From the passage on European readmission agreements, set down word for word everything from "In November 2019, the" up to and including "also been deployed.".

== Document segment

This article is based on an interview conducted with Jean Pierre Cassarino, “Migration Studies” Chairholder at IMéRA (Aix-Marseille University) and political scientist teaching at the College of Europe (Warsaw).
In November 2019, the European Union negotiated the establishment of a quota of 10,000 coast guards for 2027 within the Frontex agency: this will be its first service in uniform. This statement of fact speaks volumes about the battle waged by European governments against irregular migration. But, beyond controls at the external borders, legal tools for cooperation have also been deployed.
Internationally, European states have built a real network, encompassing more than 125 countries, by concluding bilateral readmission agreements. These agreements allow receiving countries to ensure that the country of origin (or transit) agrees to readmit its own nationals (or people in transit) in an irregular situation. By concluding an agreement with third countries, the expulsion of irregular migrants is made easier. This is particularly the case when irregular persons have destroyed their passports and do not disclose their real identity, for example.
The practice is not only European. By studying the expulsion of irregular persons, Jean-Pierre Cassarino has identified more than 640 bilateral agreements between European states (the 28 member states plus Iceland, Norway and Switzerland) including 396 between the latter and the rest of the world, from 1950 to date.

====
== Records supplied

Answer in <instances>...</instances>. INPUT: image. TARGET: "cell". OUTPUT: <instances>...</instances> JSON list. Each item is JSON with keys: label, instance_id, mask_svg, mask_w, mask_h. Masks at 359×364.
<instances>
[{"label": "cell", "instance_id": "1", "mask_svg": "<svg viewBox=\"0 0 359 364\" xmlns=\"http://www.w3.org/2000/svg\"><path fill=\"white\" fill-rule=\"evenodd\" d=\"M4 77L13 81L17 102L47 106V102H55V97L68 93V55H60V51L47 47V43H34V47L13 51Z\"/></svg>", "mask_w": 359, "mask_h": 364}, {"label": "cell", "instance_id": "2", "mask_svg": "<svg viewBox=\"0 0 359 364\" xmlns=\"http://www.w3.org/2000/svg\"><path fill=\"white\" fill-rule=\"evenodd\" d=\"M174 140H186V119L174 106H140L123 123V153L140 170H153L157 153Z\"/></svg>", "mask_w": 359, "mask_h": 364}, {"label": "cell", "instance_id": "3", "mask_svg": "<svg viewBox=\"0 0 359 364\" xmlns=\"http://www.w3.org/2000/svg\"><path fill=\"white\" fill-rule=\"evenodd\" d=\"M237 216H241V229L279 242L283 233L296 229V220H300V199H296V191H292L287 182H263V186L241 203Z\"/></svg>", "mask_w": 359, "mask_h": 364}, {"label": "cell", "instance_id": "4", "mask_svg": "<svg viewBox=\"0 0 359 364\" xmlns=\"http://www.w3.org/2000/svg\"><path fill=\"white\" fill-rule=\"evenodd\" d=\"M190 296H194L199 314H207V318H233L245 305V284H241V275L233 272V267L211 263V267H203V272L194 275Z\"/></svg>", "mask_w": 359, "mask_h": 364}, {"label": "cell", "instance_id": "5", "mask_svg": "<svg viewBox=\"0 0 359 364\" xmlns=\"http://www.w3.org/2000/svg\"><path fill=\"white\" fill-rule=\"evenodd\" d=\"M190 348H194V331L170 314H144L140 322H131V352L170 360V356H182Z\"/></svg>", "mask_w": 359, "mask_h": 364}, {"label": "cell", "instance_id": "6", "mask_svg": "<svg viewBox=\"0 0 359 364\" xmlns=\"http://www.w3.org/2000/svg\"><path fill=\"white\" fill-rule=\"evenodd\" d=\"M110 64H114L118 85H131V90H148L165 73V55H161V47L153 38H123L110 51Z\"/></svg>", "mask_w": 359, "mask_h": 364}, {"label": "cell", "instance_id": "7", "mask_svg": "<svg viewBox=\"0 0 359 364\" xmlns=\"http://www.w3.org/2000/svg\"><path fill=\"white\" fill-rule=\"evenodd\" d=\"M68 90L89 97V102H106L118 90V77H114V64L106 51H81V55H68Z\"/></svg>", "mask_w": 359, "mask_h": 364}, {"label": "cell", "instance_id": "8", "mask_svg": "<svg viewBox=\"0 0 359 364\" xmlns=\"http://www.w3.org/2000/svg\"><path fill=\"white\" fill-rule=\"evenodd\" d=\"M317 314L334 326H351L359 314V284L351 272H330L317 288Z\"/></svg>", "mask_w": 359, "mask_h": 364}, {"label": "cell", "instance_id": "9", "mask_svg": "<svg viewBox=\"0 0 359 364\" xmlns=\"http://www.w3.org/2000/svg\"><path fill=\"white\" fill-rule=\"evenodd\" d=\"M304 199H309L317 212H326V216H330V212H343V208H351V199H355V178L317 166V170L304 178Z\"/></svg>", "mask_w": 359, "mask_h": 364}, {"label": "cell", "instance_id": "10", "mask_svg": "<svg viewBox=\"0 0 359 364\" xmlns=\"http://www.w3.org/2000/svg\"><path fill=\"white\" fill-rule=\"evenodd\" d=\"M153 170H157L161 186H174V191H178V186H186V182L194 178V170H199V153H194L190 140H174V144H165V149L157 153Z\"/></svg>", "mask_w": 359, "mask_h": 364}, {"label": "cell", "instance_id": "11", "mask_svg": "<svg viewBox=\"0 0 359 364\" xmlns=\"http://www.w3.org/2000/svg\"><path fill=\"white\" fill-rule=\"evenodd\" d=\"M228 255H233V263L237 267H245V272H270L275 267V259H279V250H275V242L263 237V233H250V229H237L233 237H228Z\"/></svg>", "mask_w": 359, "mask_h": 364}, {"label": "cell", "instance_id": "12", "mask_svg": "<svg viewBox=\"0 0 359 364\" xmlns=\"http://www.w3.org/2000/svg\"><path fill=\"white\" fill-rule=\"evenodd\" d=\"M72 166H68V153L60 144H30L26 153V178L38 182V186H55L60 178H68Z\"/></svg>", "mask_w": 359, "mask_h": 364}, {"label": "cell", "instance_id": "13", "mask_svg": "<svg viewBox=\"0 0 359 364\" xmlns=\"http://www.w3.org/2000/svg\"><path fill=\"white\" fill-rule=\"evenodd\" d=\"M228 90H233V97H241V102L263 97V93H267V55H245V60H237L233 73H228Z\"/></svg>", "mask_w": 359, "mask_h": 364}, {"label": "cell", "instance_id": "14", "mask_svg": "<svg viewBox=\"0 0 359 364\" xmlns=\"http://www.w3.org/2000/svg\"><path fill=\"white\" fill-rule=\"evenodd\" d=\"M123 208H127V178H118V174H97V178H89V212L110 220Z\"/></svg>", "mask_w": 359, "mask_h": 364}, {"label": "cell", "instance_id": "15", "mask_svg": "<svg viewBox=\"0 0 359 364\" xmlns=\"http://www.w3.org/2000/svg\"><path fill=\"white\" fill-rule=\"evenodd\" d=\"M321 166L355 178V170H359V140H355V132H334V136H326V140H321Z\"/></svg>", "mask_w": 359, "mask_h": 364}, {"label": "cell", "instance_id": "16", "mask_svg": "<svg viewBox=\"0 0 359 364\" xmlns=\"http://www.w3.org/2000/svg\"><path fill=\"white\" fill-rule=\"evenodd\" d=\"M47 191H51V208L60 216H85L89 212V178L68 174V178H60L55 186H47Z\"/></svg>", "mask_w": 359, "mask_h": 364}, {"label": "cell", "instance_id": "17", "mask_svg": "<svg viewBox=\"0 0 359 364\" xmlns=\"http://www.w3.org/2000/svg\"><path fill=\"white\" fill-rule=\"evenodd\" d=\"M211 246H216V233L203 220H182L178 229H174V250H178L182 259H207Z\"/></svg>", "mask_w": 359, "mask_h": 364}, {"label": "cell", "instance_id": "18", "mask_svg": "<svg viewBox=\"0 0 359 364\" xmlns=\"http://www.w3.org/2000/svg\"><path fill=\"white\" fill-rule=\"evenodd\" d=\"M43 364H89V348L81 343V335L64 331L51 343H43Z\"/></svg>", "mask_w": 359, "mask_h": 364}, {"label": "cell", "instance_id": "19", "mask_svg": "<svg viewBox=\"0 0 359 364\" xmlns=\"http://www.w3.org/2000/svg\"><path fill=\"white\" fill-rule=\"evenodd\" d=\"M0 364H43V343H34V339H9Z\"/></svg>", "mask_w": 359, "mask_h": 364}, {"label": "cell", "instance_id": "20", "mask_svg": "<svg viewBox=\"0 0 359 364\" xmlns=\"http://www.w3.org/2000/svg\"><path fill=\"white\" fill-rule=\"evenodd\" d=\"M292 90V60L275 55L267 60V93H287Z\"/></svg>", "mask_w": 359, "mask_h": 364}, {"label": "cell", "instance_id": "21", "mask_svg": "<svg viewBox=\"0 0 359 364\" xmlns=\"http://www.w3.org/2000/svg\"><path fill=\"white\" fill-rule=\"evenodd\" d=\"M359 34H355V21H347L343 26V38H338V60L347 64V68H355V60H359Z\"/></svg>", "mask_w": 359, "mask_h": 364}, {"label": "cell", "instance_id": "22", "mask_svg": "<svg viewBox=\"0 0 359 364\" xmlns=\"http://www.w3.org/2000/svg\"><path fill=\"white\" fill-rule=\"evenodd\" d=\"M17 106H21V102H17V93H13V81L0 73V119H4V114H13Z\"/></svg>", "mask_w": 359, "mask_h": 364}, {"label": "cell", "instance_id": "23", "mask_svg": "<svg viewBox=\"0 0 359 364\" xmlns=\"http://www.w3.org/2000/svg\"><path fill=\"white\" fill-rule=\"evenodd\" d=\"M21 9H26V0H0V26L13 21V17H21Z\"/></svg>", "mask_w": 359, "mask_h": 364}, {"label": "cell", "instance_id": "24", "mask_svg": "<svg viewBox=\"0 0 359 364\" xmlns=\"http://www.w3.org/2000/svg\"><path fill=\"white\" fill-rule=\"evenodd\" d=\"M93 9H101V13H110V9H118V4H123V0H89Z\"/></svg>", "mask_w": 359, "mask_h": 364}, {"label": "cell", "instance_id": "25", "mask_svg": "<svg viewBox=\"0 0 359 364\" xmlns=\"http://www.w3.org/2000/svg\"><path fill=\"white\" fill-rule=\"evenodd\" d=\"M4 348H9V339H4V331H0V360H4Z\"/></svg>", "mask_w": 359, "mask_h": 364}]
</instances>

====
== Records supplied

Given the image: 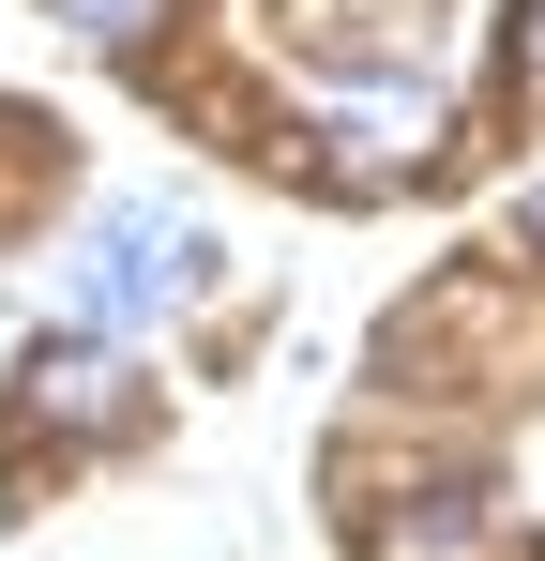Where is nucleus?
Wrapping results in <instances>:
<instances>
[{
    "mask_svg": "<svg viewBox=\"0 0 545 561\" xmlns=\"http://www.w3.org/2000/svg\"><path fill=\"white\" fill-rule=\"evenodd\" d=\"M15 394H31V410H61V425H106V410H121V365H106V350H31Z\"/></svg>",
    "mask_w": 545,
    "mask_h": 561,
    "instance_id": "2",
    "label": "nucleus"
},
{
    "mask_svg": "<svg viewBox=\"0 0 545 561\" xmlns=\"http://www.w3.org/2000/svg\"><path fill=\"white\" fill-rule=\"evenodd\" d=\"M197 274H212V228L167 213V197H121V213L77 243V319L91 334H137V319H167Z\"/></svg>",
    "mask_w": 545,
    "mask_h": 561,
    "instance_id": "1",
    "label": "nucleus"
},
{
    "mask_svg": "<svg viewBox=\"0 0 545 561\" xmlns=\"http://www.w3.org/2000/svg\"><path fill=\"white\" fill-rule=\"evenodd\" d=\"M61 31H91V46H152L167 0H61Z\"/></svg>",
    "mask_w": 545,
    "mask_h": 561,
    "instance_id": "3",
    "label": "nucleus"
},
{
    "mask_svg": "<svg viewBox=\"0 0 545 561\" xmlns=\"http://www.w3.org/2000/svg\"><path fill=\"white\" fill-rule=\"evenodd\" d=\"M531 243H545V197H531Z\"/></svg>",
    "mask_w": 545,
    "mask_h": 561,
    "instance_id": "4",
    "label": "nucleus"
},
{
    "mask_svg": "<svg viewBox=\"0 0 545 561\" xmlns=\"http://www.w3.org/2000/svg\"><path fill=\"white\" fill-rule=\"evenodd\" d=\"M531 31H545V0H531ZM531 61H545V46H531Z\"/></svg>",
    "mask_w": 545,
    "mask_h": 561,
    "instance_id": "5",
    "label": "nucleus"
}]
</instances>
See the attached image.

====

**The result:**
In November 2019, the European Union negotiated the establishment of a quota of 10,000 coast guards for 2027 within the Frontex agency: this will be its first service in uniform. This statement of fact speaks volumes about the battle waged by European governments against irregular migration. But, beyond controls at the external borders, legal tools for cooperation have also been deployed.